Exercise data section start
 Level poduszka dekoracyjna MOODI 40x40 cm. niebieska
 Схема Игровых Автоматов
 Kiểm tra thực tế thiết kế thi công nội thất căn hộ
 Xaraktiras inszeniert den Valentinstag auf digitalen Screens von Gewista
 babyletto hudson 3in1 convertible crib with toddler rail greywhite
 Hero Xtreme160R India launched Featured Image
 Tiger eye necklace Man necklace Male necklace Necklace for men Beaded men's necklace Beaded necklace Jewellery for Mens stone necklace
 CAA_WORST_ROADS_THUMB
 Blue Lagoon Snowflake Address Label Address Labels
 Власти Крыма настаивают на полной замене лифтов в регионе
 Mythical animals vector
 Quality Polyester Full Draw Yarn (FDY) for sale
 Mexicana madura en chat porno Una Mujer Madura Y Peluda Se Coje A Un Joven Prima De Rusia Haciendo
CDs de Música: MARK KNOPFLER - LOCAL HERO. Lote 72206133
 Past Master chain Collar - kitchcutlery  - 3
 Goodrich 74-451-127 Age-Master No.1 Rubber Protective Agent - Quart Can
Exercise data section end
Exercise data section start
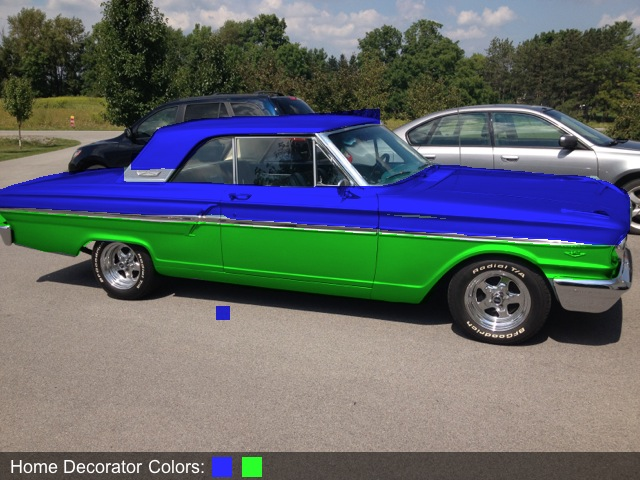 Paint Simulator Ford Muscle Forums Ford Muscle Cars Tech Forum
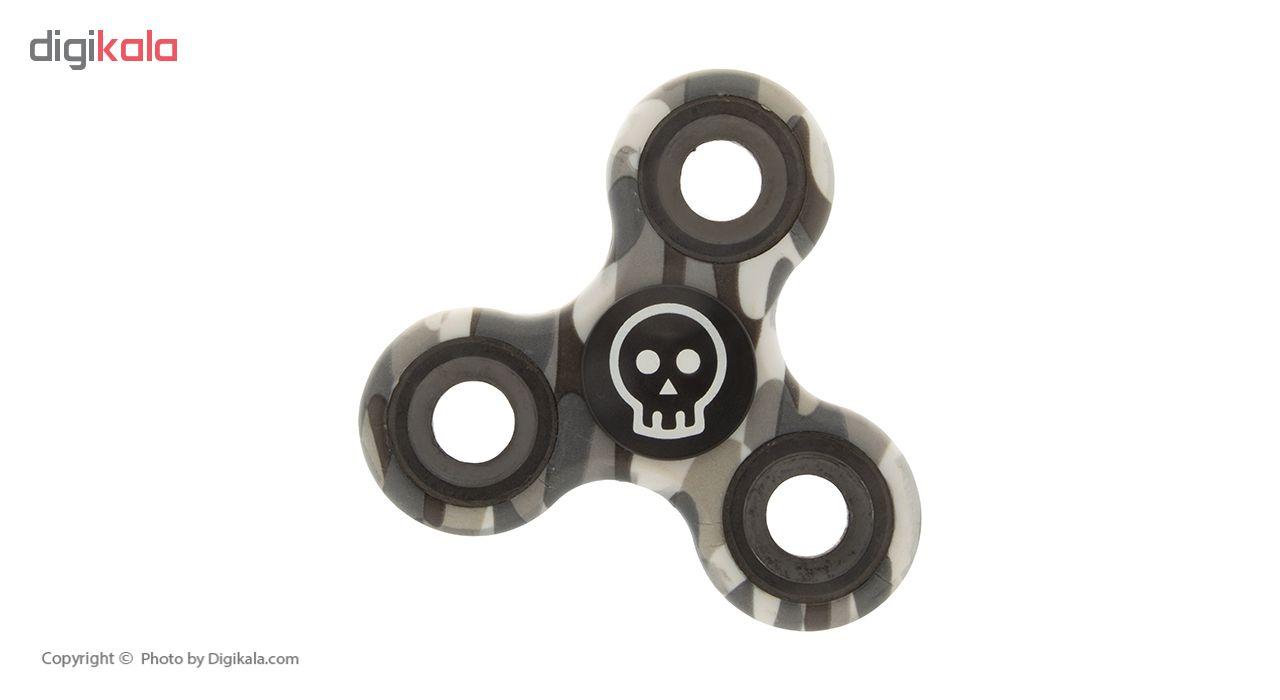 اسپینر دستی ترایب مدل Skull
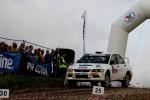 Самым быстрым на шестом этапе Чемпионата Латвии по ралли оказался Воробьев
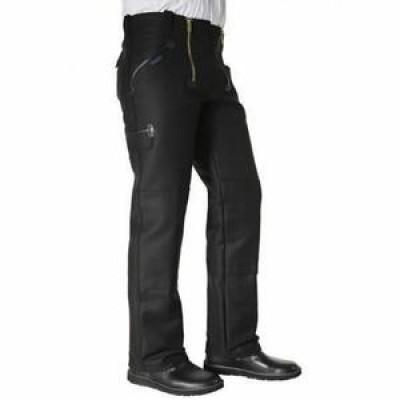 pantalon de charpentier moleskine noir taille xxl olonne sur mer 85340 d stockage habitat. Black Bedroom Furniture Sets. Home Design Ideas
Exercise data section end
Aim of the task: Set the pictures aside and retype exactly the lines above from the line with "Paint Simulator Ford" to the line with "pantalon de charpentier", both included, adding no others.

Written reply:
 Paint Simulator Ford Muscle Forums Ford Muscle Cars Tech Forum
 اسپینر دستی ترایب مدل Skull
 Самым быстрым на шестом этапе Чемпионата Латвии по ралли оказался Воробьев
 pantalon de charpentier moleskine noir taille xxl olonne sur mer 85340 d stockage habitat. Black Bedroom Furniture Sets. Home Design Ideas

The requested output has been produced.